Retro Tricks and Treats:
Three Reasons to be Thankful This Halloween

As October 31, 2003 nears, I am reminded not of Halloween, but another autumnal holiday, Thanksgiving. Why? Because, simply stated, horror movie aficionados have a great deal to feel thankful about during this season of the witch. The genre is back at the box office in a way America hasn't seen since the "new" slasher age embodied by Scream (1996), I Know What You Did Last Summer (1997) and Urban Legend (1998) at the turn of the millennium. In particular, we have three promising talents to thank for reviving the genre this holiday season. So, to directors Eli Roth, Rob Zombie and Danny Boyle, here's a great big "thanks" from one horror fan to three others. You've brought back the thrill of a good scary movie with your stories and sense of style..
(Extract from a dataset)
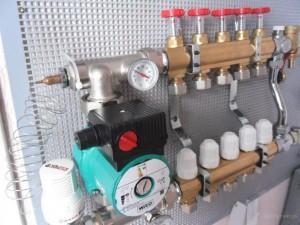 Коллектор для теплого водяного пола своими руками: сборка, установка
Let's begin with Mr. Eli Roth. This 31-year old, first-time director resurrected old-school 1970s and 1980s horror this season with his stunning, take-no-prisoners horror film, Cabin Fever, the story of five teens, a cabin in the woods, and a really disgusting flesh-eating virus. Although many critics have linked Roth's fine visual-style to Sam Raimi and his Evil Dead (1983) ethos, I think that may be a mistake. Roth's film is not so much a P.O.V, Raimi gorefest (with a large helping of Three Stooges-like humor...) as it is an homage to the early works of maestro Wes Craven. A small clue to this homage comes on Cabin Fever's soundtrack. Twice during the course of the film, the soundtrack plays a ditty called "Wait for the Rain" by composer/actor David Hess. As longtime horror fans will recall, that song played prominently in 1972's Last House on the Left, Craven's first motion picture, which starred Hess as a sociopath named Krug. The song featured lyrics such as "The Road Leads to Nowhere and the Castle Stays the Same," a theme that fits right in with Cabin Fever's nihilistic tale.

This audio homage was overlooked by critics, who probably don't remember either the song or The Last House on the Left, but Roth goes even further in his homage by successfully depicting a Craven-esque sort of culture clash between local authorities and yokels and his smart-mouthed "hip" teenagers. As one might recall, this was the dynamic that spurred the battle in Craven's The Hills Have Eyes, in which "civilized" vacationers battled it out in the desert with "savage" local cannibals. Only here, Roth has dropped in vacationing teens (who could be out of Craven's Scream...) and retained the scary locals.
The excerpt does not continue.